Thursday, August 6, 2009

Investment scams take fraud bill to $100 Mn

Investment scams take fraud bill to $100m

By Lucy Battersby

More than $100 million has been stolen through fraud in Australia so far this year as the market crash reveals investment scams and the tough business environment highlights company fraud.

And most fraud is committed against commercial businesses by middle-aged males in management positions who have been with the company for several years, according to the national head of forensic accounting at auditing firm KPMG, Gary Gill.

‘‘Management employees tend to have a higher level of access and more trust in the organisation so can normally get away with more over a longer period than junior employees,’’ he said today.

While there were more crimes committed in Queensland this year than any other state, the most money was taken in NSW, with more than $140 million stolen since early 2008, according to the first Australian ‘‘fraud barometer’’, which analysed fraud cases involving more than $100,000 that went through the court system.
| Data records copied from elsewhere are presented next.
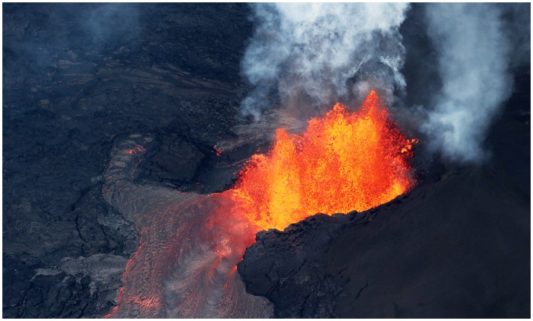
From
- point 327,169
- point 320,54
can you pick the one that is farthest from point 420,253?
point 320,54

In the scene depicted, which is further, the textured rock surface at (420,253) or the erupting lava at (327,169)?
the erupting lava at (327,169)

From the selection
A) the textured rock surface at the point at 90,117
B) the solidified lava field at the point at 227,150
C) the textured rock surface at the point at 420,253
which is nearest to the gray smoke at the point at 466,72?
the solidified lava field at the point at 227,150

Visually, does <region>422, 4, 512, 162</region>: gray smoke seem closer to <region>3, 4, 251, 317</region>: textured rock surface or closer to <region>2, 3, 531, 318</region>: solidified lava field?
<region>2, 3, 531, 318</region>: solidified lava field

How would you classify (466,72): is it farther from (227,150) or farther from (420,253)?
(227,150)

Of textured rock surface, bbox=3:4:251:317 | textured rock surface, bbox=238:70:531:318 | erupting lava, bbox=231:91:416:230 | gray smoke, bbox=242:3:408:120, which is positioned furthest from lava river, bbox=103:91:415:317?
textured rock surface, bbox=238:70:531:318

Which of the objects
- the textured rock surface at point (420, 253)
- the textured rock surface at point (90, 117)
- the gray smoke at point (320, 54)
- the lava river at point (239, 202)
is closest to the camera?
the textured rock surface at point (420, 253)

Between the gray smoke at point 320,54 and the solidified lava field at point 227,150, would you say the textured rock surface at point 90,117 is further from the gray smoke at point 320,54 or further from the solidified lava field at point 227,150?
the gray smoke at point 320,54

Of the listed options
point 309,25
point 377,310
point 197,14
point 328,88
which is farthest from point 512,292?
point 197,14
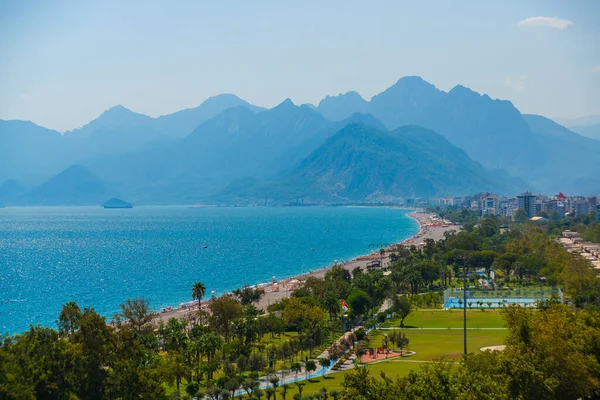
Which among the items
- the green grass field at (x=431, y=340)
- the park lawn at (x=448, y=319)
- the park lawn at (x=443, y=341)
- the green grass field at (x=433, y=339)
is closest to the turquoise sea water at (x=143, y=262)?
the park lawn at (x=448, y=319)

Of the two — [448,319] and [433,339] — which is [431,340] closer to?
[433,339]

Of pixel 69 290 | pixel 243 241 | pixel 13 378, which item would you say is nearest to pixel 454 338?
pixel 13 378

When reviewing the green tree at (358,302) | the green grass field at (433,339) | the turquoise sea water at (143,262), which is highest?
the green tree at (358,302)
‘‘What you find in the current climate is there has probably been a lot of investment scams similar to the (Bernard) Madoff (Ponzi scheme) which have been running for some time, and with the drop in the markets you will find these frauds tend to get discovered in a down turn,’’ Mr Gill said.

Half of all investment scams originated in Queensland, according to the survey, while fraud has decreased in Victoria over the last year, with $8 million stolen between January and June 2009, compared to $31 million in the same period in 2008.

However, because the barometer examined cases as they appeared in court, the actual fraud probably occurred about six months before those periods.

Leaner economic conditions were also likely to throw a spotlight on fraudulent activity, Mr Gill said, because margins were lower, business owners were examining accounts more closely and there were fewer staff supervising accounting practices.

‘‘Two of the most common areas are on the procurement side - where people are setting up a false supplier or vendor within the company’s accounting system and then processing false invoices to generate payments which go to their own bank accounts,’’ he explained.

The other scam involves staff in the company payroll section - where they either increase their own pay or siphon off former staff’s pay to their own account.

False accounting was responsible for 56 per cent of fraud cases so far this year, 32 per cent of the money stolen.

Very little money was ever repaid because most of it went to fund gambling or addiction problems and could not be recovered, Mr Gill explained.

Commercial businesses, financial institutions and government bodies were the most common fraud victims, but more money was stolen by crime syndicates using identity fraud, money laundering, fraudulent loans and ATM skimming.

‘‘Organised crime syndicates are more active in Australia than ever, with as many cases recorded in the first half of 2009 as all of last year,’’ Mr Gill said.